In your copy of the entries, please include no pictures and return every word exactly.

((

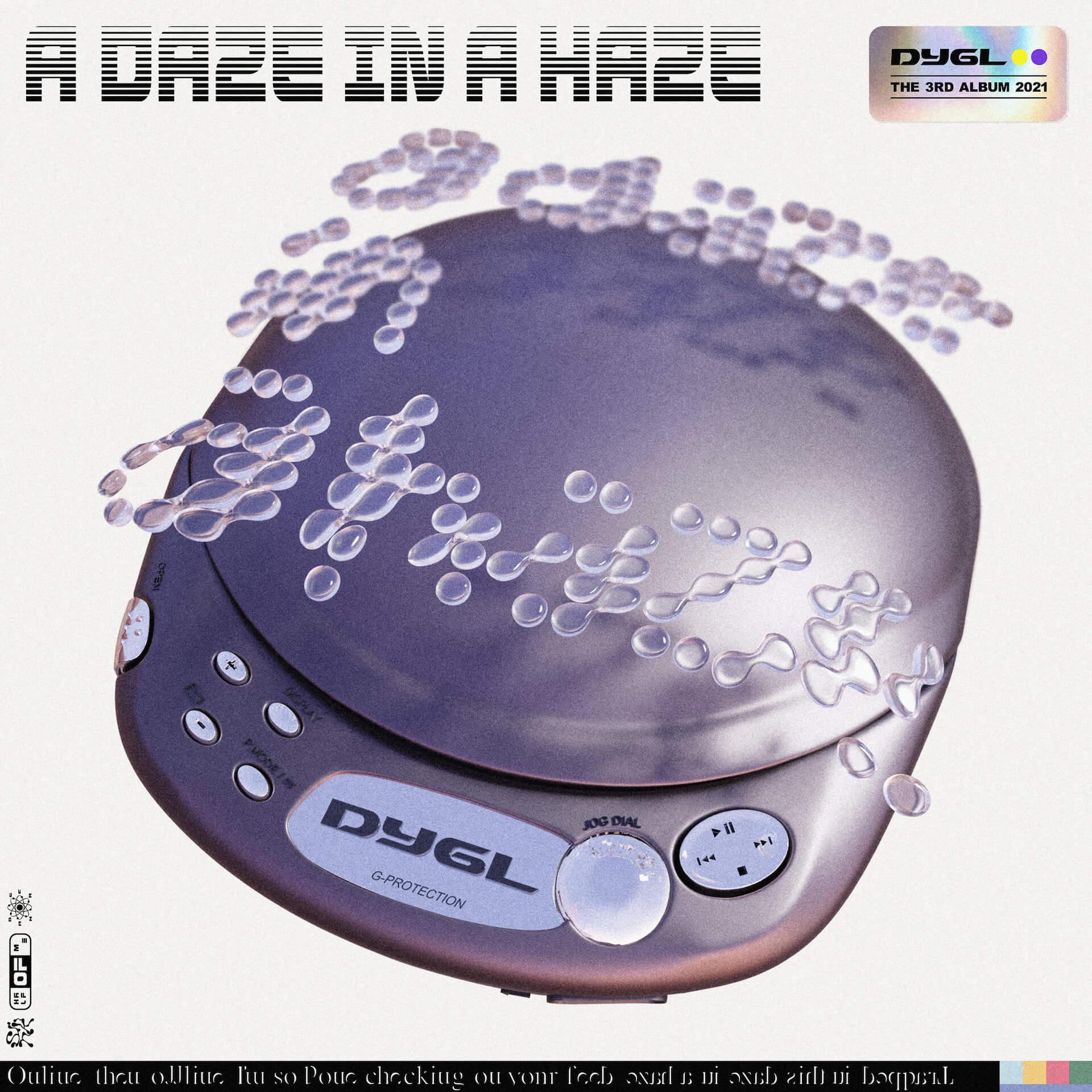 DYGLによる3rdアルバム『A Daze In A Haze』のトラックリストが解禁!限定盤パッケージも公開 music210526_dygl_2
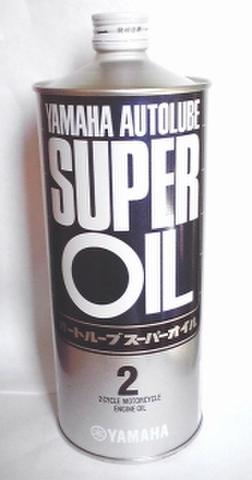 ヤマハ オートルーブスーパーFD 1L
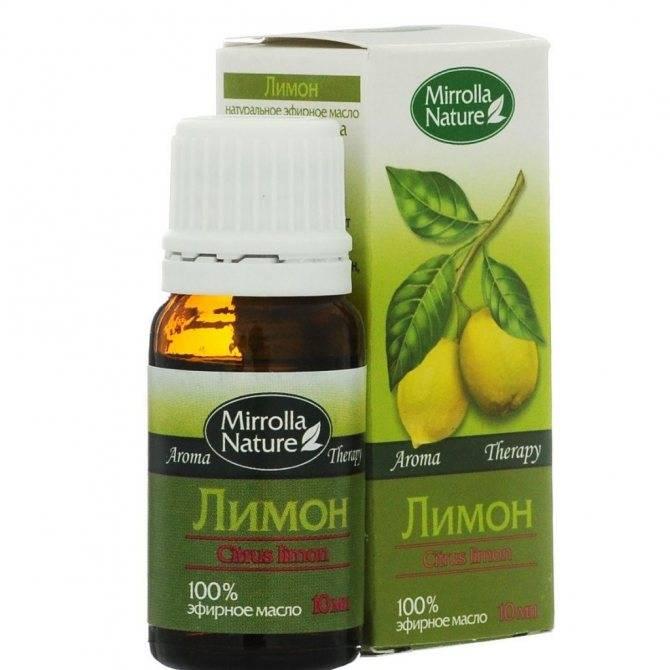 Как применять лимон от акне, обычных прыщей и постакне?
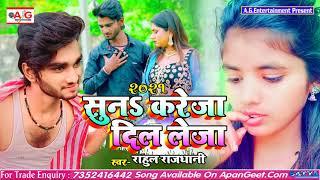 2021- SAD SONG #Rahul_Rajdhani - सुना करेजा दिल लेजा - Suna Kareja Dil Leja - सबसे बड़ा बेवफाई सॉन्ग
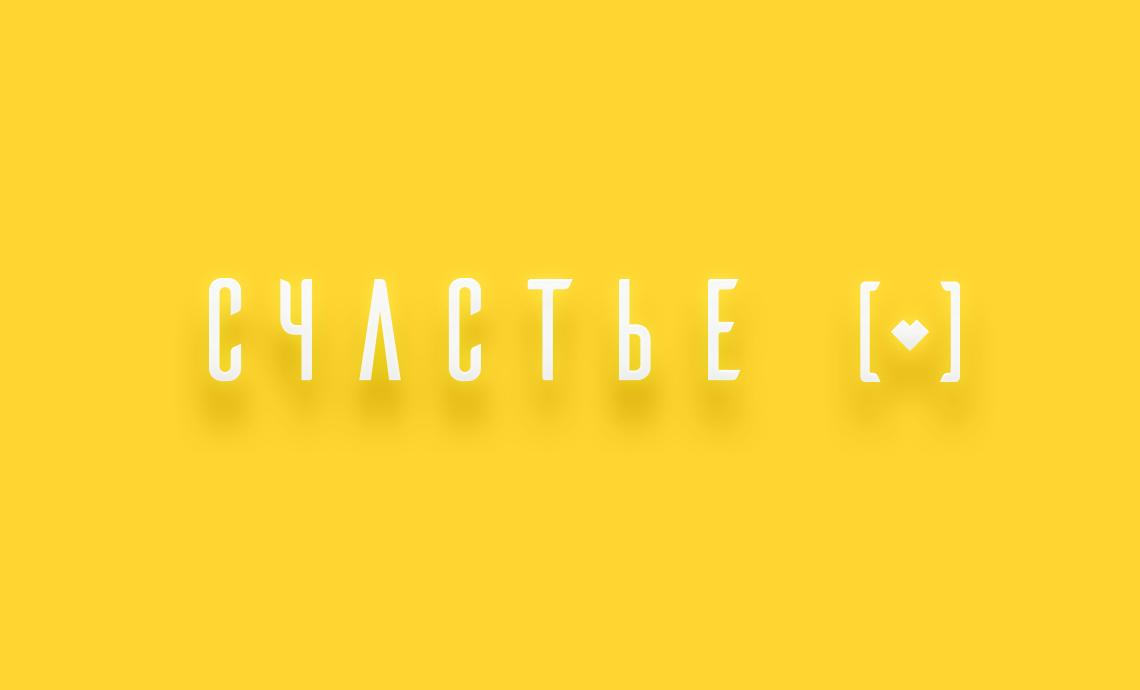 Логотип фотостудии Cчастье
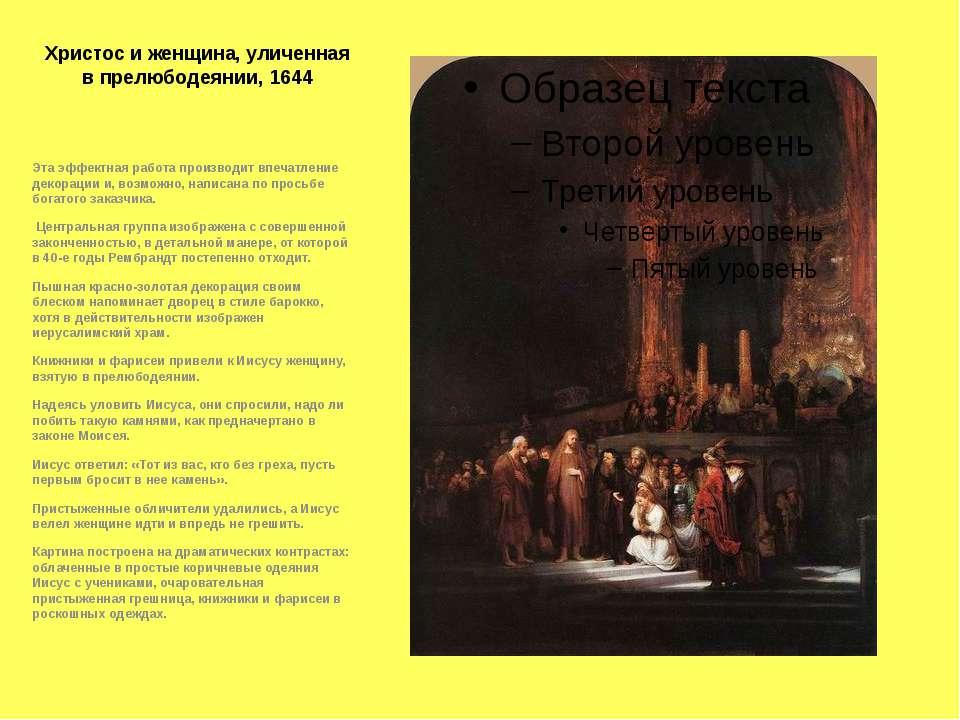 Христос и женщина, уличенная в прелюбодеянии, 1644 Эта эффектная работа произ...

))

**Written response**.
 DYGLによる3rdアルバム『A Daze In A Haze』のトラックリストが解禁!限定盤パッケージも公開 music210526_dygl_2
 ヤマハ オートルーブスーパーFD 1L
 Как применять лимон от акне, обычных прыщей и постакне?
 2021- SAD SONG #Rahul_Rajdhani - सुना करेजा दिल लेजा - Suna Kareja Dil Leja - सबसे बड़ा बेवफाई सॉन्ग
 Логотип фотостудии Cчастье
 Христос и женщина, уличенная в прелюбодеянии, 1644 Эта эффектная работа произ...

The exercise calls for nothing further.